Acquisition lifeline: For some firms, getting bought is the difference between staying in business and going under

Without a white knight, Town Residential and Eastern Consolidated were forced to close their doors

New York Issue /
Jul.July 09, 2018 01:20 PM

Mergers and acquisitions aren’t just about growth. For some firms, they are the final lifeline. And without that lifeline, the company goes under.

Such was the case with Town Residential and Eastern Consolidated, which spent a combined 45 years brokering deals in New York. In the span of just two months in 2018, both shops pulled the plug.

This spring, Town CEO Andrew Heiberger shopped the eight-year-old firm to former rivals.

Related: Real estate’s new age of mergers and acquisitions 

Sources said Elliman agreed to pay him a gross percentage of commissions to acquire all of Town’s agents. But the deal collapsed when Elliman Chairman Howard Lorber made it clear he would drop Town’s name and would not agree to assume the firm’s debt.

With no white knight in sight, Heiberger ceased Town’s resale and leasing operations, effectively shutting down and sending around 400 agents scrambling for new jobs. “It was definitely the last option,” Heiberger said at The Real Deal’s new development forum in May. “And really the only option.”

Heiberger has attributed Town’s downfall to a confluence of external factors that made it nearly impossible to turn a profit. But while other firms are seeing their margins tighten in this market, Town’s high expenses — for rent, parties and agent perks — were undoubtedly part of the firm’s undoing, sources say.

In the case of Eastern, the 37-year-old company had dug itself into a hole it couldn’t climb out of.

On TRD’s most recent investment sales ranking — a tally of closed sales of $1 million-plus in 2017 — the firm closed $622 million in deals. That was down 60 percent from the year before, one of the biggest drops on the list.

By comparison, Meridian Capital Group — which launched its investment sales division in mid-2015 after poaching Eastern’s David Schechtman and Lipa Lieberman — beat out the firm by more than $300 million, even while its dollar volume dropped by 40 percent.

Co-founders Daun Paris and Peter Hauspurg considered forming a strategic partnership with another brokerage to breathe new life into the company. But a deal never materialized, and on a Friday in the middle of last month they called a companywide meeting to tell their employees that the firm would shutter in a month. “They said it’s a tough market,” said Eastern broker Daniel Wesson. “And they didn’t see a light at the end of the tunnel.”

The brokerage’s demise, sources say, can be traced to an ill-fated decision to pivot the firm’s platform about five years ago.

Paris and Hauspurg decided to expand outside the company’s bread and butter and hired Chief Sales Officer Mark Schnurman to retool the firm’s sales process: Instead of having veteran brokers prospecting for deals, Eastern went on a hiring spree, bringing on junior salespeople to canvass for deals and pass them up the food chain, with all sharing a cut of the commissions.

Some speculate that the plan may have been to bulk up the company for a potential sale, but the playbook didn’t produce the desired results.

One of Eastern’s biggest shortcomings, sources said, was that it didn’t dominate any one sector.

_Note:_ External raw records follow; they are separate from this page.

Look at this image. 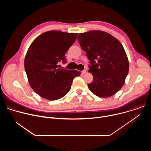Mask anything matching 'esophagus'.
Returning <instances> with one entry per match:
<instances>
[{
    "instance_id": "1",
    "label": "esophagus",
    "mask_w": 151,
    "mask_h": 151,
    "mask_svg": "<svg viewBox=\"0 0 151 151\" xmlns=\"http://www.w3.org/2000/svg\"><path fill=\"white\" fill-rule=\"evenodd\" d=\"M86 72H87V70H86L85 69V70H82V73L83 74V75H84V74H85L86 73Z\"/></svg>"
}]
</instances>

With income dwindling and the increased overhead, Paris and Hauspurg decided in late 2017 that the only way to save the business was to sell it off. They hired an investment bank to evaluate the opportunity.

“During this process, other opportunities arose, but they all came with terms and conditions with which we were not comfortable,” the husband-and-wife duo said in a statement.

The sale of a private company can, indeed, be a messy affair.

“The thing that’s different about a private deal and a public deal is really that the sellers are still around after the transaction closes,” said Richard Morris, a partner at the law firm Herrick Feinstein.

With a sale of a public company, one party buys the other’s shares and the two go their separate ways. But with private firms, both sides often have to agree on everything from noncompete clauses to which managers and employees will stay on. Often there are also performance guarantees or benchmarks that need to be hit for the sellers to get paid.

And obviously, they need to agree on price. Sources said the fact that Eastern was burdened by high overhead gave it a weaker negotiating hand on that front.